- [Records supplied]:

·····

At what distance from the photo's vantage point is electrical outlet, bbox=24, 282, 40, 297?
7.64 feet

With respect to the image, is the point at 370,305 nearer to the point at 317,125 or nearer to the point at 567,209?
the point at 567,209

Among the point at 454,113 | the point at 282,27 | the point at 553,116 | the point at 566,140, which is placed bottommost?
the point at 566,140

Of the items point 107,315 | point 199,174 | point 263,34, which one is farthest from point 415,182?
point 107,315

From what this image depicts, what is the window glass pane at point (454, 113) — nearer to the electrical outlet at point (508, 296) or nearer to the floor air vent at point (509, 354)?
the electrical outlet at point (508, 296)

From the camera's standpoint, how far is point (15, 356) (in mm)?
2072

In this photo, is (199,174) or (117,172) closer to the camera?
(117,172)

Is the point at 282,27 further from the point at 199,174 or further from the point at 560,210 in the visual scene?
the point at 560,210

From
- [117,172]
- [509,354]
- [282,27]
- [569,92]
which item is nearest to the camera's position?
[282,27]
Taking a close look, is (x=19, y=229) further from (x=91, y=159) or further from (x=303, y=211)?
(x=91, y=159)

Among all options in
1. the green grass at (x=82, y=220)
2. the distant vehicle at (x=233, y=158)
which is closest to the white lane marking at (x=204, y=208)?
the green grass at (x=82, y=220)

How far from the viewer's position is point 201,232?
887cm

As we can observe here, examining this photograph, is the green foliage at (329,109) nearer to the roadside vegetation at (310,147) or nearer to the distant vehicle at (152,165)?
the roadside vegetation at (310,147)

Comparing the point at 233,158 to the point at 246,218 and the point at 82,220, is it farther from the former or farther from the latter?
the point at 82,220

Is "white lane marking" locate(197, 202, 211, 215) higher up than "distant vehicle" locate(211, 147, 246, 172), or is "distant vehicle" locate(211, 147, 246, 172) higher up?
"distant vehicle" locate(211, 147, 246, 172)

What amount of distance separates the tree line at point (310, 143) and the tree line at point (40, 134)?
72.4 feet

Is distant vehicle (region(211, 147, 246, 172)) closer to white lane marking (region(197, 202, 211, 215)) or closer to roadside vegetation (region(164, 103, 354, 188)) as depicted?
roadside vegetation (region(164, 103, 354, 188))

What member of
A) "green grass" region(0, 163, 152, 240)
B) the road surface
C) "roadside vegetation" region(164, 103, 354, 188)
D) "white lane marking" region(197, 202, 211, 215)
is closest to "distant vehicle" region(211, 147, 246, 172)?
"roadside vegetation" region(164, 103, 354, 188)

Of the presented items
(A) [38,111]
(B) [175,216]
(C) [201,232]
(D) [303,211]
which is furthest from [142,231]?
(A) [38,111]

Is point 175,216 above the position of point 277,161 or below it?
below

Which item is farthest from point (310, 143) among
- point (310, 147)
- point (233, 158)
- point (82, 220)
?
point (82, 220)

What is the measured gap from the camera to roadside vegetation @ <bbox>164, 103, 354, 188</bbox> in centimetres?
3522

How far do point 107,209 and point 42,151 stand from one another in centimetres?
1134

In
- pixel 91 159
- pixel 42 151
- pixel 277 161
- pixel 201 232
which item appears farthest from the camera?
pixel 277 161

·····

- [What you will do]: Reproduce the listing above word for word, starting with the line that contains "How far do point" and continuing through the final line of the listing.

- [Exercise result]:
How far do point 107,209 and point 42,151 stand from one another in centimetres?
1134

In
- pixel 91 159
- pixel 42 151
- pixel 277 161
- pixel 201 232
which item appears farthest from the camera?
pixel 277 161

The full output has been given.